→ Required actions
1. In the post on US embargoes, which two countries does the comment say are not subject to an absolute transaction ban?
2. From the post on US embargoes, write out the passage that opens with the words containing "Note that embargoed" and closes with "of embargoed nations?".

→ Source document
*** Block opens ***

Where can I find the authoritative, up-to-date list of countries that are currently embargoed by the United States of America?

Note that embargoed is distinct from sanctions. I specifically want to find the list of countries with which US companies are not allowed to do business.

Where can I find this list of countries under US embargo? Not from a third-party, but from the US government source that maintains the list of embargoed nations?

  • 7
    Explain how you define the difference between embargo and sanction. Are you referring to "absolute, universal exceptionless prohibition against transactions?" Not even North Korea or Cuba are subject to an absolute transaction ban.

*** Block closes ***

→ Given data
*** Block opens ***

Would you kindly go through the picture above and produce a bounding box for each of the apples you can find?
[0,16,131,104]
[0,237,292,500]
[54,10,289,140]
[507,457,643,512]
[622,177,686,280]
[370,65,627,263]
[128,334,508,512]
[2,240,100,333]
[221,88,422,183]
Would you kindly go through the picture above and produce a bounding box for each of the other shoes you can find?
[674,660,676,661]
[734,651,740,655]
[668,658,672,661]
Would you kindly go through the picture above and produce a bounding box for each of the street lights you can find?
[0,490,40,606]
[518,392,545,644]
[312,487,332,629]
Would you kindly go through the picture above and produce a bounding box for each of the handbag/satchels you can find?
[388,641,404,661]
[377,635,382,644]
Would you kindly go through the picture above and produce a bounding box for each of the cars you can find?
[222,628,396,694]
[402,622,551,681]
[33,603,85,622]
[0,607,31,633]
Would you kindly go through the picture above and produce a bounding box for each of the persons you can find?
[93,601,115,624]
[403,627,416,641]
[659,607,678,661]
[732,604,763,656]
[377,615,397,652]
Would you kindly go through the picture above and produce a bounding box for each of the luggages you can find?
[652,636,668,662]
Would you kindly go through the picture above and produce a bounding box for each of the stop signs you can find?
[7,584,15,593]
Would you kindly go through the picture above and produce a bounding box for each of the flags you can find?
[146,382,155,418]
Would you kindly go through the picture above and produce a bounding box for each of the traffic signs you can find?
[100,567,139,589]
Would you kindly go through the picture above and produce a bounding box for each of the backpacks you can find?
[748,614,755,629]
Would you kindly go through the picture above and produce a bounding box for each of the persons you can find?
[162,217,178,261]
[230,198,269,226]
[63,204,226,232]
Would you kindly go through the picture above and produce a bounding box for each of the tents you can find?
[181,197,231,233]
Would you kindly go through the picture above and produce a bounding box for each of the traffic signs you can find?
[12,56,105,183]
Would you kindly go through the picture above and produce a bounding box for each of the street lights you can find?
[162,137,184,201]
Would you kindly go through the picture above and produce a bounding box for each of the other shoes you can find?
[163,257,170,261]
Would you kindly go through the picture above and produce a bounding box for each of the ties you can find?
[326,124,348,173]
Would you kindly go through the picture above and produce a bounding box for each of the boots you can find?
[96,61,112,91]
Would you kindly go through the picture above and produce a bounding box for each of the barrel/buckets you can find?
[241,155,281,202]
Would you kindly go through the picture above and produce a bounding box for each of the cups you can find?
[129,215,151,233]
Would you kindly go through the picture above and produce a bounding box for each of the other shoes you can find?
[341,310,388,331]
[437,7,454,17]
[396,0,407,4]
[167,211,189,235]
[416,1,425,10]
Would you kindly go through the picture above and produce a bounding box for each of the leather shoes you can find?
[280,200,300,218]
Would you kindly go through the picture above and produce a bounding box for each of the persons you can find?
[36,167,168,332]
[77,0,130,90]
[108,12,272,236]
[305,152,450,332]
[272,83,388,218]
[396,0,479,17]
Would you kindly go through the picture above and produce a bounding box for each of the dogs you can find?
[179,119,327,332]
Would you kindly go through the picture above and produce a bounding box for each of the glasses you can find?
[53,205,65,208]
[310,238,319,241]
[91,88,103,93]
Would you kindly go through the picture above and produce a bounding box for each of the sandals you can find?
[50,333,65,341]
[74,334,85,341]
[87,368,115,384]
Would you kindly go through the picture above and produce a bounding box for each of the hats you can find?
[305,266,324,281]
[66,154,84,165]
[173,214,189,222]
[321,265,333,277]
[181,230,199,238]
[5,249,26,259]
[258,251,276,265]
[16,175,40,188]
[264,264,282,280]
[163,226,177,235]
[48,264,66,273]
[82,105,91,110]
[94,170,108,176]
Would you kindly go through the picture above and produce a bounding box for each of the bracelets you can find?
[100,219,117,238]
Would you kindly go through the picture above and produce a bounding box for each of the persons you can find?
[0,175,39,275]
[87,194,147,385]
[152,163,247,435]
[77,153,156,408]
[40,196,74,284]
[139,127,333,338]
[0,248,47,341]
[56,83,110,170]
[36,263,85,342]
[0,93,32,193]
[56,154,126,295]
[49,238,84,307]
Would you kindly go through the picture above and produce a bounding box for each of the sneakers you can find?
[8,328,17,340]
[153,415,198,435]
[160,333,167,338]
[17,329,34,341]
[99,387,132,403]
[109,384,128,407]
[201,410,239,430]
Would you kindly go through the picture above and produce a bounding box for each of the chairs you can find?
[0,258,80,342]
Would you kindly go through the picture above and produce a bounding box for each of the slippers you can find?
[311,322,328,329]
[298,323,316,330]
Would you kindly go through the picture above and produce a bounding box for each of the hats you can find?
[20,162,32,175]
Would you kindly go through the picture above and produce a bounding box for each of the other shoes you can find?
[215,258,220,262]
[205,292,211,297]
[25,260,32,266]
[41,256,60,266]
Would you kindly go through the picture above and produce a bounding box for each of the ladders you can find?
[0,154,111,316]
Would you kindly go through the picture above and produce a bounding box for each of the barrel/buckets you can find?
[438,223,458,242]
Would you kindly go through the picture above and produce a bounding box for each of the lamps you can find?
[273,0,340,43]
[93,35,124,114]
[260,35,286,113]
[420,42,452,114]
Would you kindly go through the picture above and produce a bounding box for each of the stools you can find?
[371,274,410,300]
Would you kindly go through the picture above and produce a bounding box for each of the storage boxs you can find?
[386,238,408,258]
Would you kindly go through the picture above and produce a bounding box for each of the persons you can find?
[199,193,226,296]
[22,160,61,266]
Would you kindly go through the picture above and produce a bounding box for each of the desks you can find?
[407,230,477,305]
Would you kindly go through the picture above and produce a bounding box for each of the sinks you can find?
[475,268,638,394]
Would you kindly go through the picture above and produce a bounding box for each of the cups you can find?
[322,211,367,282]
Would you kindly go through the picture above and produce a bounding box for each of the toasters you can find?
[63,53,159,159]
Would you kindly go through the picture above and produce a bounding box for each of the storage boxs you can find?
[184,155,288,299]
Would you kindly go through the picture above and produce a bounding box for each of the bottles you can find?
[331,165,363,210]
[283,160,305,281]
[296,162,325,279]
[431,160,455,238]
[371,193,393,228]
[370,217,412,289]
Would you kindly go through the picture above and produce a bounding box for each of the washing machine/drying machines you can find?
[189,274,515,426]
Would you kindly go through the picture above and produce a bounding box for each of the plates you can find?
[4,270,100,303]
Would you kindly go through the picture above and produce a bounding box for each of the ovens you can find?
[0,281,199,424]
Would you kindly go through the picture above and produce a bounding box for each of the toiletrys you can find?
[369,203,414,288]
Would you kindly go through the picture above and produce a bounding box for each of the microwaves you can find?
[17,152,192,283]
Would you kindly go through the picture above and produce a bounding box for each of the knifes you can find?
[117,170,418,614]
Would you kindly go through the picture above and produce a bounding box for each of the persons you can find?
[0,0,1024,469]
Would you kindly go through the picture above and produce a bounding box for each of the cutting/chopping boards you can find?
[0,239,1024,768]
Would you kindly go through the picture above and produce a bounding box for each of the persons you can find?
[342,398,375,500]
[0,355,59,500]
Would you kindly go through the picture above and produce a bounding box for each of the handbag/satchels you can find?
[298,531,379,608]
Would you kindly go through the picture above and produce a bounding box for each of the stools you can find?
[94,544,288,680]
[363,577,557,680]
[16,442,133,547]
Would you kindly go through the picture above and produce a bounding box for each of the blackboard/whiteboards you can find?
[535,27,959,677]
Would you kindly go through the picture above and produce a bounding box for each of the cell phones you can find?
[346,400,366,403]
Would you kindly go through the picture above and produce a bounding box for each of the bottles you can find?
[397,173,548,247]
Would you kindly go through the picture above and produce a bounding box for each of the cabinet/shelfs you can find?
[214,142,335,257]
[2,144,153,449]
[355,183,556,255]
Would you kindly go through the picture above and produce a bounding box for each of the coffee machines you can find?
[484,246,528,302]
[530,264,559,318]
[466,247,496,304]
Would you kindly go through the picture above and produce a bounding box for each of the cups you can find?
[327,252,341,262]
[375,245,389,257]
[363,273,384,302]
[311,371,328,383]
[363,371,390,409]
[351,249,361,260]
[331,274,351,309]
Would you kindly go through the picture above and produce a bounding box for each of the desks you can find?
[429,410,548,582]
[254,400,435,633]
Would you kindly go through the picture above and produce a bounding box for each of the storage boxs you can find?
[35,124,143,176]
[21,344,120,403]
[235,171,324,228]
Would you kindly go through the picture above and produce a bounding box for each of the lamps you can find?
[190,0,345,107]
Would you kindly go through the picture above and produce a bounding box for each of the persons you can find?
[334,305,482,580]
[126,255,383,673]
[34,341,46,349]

*** Block closes ***

→ Outputs for the tasks
1. North Korea and Cuba.

2.
Note that embargoed is distinct from sanctions. I specifically want to find the list of countries with which US companies are not allowed to do business.

Where can I find this list of countries under US embargo? Not from a third-party, but from the US government source that maintains the list of embargoed nations?